Rewrite the rows starting at the line that contains "How far is [204,468] from the point of view?" and ending at the last row, replacing "snapshot" with "image" and leaving everything else unchanged.
Start Listed records
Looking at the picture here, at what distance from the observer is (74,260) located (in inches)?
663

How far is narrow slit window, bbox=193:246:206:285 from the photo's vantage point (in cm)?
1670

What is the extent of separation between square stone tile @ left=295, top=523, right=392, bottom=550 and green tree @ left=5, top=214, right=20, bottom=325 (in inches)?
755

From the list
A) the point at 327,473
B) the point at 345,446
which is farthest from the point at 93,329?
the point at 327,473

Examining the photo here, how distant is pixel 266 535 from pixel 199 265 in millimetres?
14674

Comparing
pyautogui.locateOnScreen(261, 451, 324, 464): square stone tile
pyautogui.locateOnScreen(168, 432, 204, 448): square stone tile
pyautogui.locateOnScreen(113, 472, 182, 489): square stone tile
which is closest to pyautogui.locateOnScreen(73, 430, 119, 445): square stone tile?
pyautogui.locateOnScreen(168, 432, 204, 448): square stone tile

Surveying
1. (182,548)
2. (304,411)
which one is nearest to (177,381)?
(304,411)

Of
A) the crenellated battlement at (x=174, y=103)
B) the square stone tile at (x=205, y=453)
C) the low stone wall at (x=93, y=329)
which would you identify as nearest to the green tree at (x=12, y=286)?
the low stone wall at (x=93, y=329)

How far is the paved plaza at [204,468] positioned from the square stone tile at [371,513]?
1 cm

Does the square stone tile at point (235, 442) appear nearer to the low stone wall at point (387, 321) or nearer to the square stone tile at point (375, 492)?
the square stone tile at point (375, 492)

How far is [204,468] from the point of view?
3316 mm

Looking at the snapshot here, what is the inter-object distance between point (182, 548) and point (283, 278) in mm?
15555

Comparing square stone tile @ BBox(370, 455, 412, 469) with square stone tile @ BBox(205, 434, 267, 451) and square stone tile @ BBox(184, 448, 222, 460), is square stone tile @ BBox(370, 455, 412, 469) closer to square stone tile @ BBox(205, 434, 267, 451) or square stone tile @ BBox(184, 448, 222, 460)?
End Listed records
Answer to the problem:
How far is [204,468] from the point of view?
3316 mm

Looking at the image here, what is the inter-object distance between point (182, 548) and point (283, 278) in mm?
15555

Comparing square stone tile @ BBox(370, 455, 412, 469) with square stone tile @ BBox(205, 434, 267, 451) and square stone tile @ BBox(184, 448, 222, 460), is square stone tile @ BBox(370, 455, 412, 469) closer to square stone tile @ BBox(205, 434, 267, 451) or square stone tile @ BBox(184, 448, 222, 460)?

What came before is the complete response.